• [Data to process]
::::::
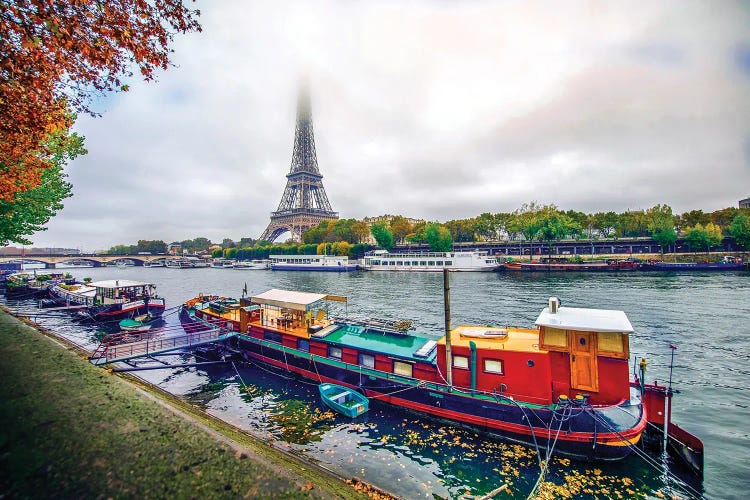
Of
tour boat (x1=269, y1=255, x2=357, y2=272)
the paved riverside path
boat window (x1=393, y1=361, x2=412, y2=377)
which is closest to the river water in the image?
::::::
• [Work to do]
Rewrite the lines of the records above as a numbered list, one line per item, leaving out blank lines. Omit the pictures from your answer.

• [Task response]
1. Of
2. tour boat (x1=269, y1=255, x2=357, y2=272)
3. the paved riverside path
4. boat window (x1=393, y1=361, x2=412, y2=377)
5. which is closest to the river water in the image?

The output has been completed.